[Records excerpted from a collection]
★ ★ ★ ★
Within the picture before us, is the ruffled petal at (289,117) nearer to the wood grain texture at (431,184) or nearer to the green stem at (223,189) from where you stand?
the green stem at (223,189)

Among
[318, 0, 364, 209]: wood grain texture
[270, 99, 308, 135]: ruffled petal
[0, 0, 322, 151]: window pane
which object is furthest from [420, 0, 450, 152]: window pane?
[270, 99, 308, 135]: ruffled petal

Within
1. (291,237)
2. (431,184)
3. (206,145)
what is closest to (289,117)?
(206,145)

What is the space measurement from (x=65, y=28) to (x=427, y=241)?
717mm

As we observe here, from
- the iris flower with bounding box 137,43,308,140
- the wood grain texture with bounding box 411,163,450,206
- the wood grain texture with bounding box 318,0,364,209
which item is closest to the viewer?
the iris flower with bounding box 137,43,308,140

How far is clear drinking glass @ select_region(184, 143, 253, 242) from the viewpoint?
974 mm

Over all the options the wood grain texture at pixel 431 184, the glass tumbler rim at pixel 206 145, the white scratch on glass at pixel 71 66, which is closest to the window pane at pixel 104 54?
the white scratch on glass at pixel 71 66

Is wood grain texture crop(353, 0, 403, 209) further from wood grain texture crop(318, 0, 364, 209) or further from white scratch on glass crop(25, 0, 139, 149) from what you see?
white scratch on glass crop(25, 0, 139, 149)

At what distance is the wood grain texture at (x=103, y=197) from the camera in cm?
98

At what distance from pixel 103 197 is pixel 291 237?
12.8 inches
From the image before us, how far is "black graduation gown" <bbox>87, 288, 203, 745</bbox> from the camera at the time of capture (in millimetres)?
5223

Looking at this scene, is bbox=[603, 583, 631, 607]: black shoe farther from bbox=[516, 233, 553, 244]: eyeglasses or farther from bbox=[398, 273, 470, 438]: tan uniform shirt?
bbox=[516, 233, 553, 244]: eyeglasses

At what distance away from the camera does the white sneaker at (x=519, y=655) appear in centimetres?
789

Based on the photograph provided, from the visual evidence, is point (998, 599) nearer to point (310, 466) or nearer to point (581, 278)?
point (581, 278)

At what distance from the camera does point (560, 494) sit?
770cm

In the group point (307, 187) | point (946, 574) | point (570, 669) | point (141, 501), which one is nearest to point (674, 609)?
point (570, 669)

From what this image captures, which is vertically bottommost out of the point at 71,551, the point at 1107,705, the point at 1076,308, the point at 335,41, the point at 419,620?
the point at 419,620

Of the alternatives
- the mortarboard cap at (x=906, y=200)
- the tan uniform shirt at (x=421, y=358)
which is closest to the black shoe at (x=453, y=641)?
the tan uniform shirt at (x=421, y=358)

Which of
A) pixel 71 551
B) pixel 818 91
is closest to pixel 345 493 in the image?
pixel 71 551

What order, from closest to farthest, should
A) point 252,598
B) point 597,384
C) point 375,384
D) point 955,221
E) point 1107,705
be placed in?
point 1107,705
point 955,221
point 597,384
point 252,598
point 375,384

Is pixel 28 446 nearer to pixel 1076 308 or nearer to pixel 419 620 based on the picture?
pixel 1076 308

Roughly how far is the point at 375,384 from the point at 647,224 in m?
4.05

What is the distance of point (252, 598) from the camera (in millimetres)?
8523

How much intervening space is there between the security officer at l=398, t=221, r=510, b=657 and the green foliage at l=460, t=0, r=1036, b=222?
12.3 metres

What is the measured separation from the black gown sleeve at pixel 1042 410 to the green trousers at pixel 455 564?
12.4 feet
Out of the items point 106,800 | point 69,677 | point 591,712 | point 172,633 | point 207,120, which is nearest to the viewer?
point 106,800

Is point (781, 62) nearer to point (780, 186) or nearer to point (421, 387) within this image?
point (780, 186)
★ ★ ★ ★
» Problem requirements: Retype all of the material, keeping each line exact.

» Full solution:
Within the picture before us, is the ruffled petal at (289,117) nearer to the wood grain texture at (431,184) or nearer to the green stem at (223,189) from where you stand?
the green stem at (223,189)

Among
[318, 0, 364, 209]: wood grain texture
[270, 99, 308, 135]: ruffled petal
[0, 0, 322, 151]: window pane
which object is furthest from [420, 0, 450, 152]: window pane?
[270, 99, 308, 135]: ruffled petal

Within
1. (291,237)
2. (431,184)
3. (206,145)
what is closest to (289,117)?
(206,145)

What is the space measurement from (x=65, y=28) to (x=427, y=241)?
717mm

As we observe here, from
- the iris flower with bounding box 137,43,308,140
- the wood grain texture with bounding box 411,163,450,206
- the wood grain texture with bounding box 318,0,364,209
which item is closest to the viewer?
the iris flower with bounding box 137,43,308,140

How far is clear drinking glass @ select_region(184, 143, 253, 242) from the viewpoint?
974 mm

Over all the options the wood grain texture at pixel 431 184, the glass tumbler rim at pixel 206 145, the white scratch on glass at pixel 71 66, which is closest to the window pane at pixel 104 54?
the white scratch on glass at pixel 71 66

Is wood grain texture crop(353, 0, 403, 209) further from wood grain texture crop(318, 0, 364, 209) or further from white scratch on glass crop(25, 0, 139, 149) from what you see?
white scratch on glass crop(25, 0, 139, 149)

At what distance is the wood grain texture at (x=103, y=197) from the camera in cm?
98

At what distance from pixel 103 197 is pixel 291 237?
12.8 inches
From the image before us, how far is "black graduation gown" <bbox>87, 288, 203, 745</bbox> from the camera at the time of capture (in millimetres)?
5223

Looking at this scene, is bbox=[603, 583, 631, 607]: black shoe farther from bbox=[516, 233, 553, 244]: eyeglasses or farther from bbox=[398, 273, 470, 438]: tan uniform shirt?
bbox=[516, 233, 553, 244]: eyeglasses

At what distance away from the camera does the white sneaker at (x=519, y=655) appear in centimetres?
789

Based on the photograph provided, from the visual evidence, is point (998, 599) nearer to point (310, 466) or nearer to point (581, 278)?
point (581, 278)

At what distance from the camera does point (560, 494) sit?
770cm

In the group point (307, 187) | point (946, 574) | point (570, 669) | point (141, 501), which one is nearest to point (674, 609)?
point (570, 669)

From what this image captures, which is vertically bottommost out of the point at 71,551, the point at 1107,705, the point at 1076,308, the point at 335,41, the point at 419,620?
the point at 419,620

Of the alternatives
- the mortarboard cap at (x=906, y=200)
- the tan uniform shirt at (x=421, y=358)
which is closest to the black shoe at (x=453, y=641)?
the tan uniform shirt at (x=421, y=358)

Which of
A) pixel 71 551
B) pixel 818 91
is closest to pixel 345 493 in the image?
pixel 71 551

What order, from closest to farthest, should
A) point 252,598
B) point 597,384
C) point 375,384
D) point 955,221
E) point 1107,705
be placed in?
point 1107,705
point 955,221
point 597,384
point 252,598
point 375,384

Is pixel 28 446 nearer to pixel 1076 308 or nearer to pixel 419 620 based on the picture?
pixel 1076 308

Roughly how far is the point at 375,384 from the point at 647,224 in m?
4.05

What is the distance of point (252, 598) from the camera (in millimetres)?
8523

How much intervening space is there between the security officer at l=398, t=221, r=510, b=657 and the green foliage at l=460, t=0, r=1036, b=222?
12.3 metres

What is the measured separation from the black gown sleeve at pixel 1042 410 to the green trousers at pixel 455 564?
12.4 feet
Out of the items point 106,800 | point 69,677 | point 591,712 | point 172,633 | point 207,120, which is nearest to the viewer?
point 106,800

Is point (781, 62) nearer to point (780, 186) or nearer to point (421, 387) within this image?
point (780, 186)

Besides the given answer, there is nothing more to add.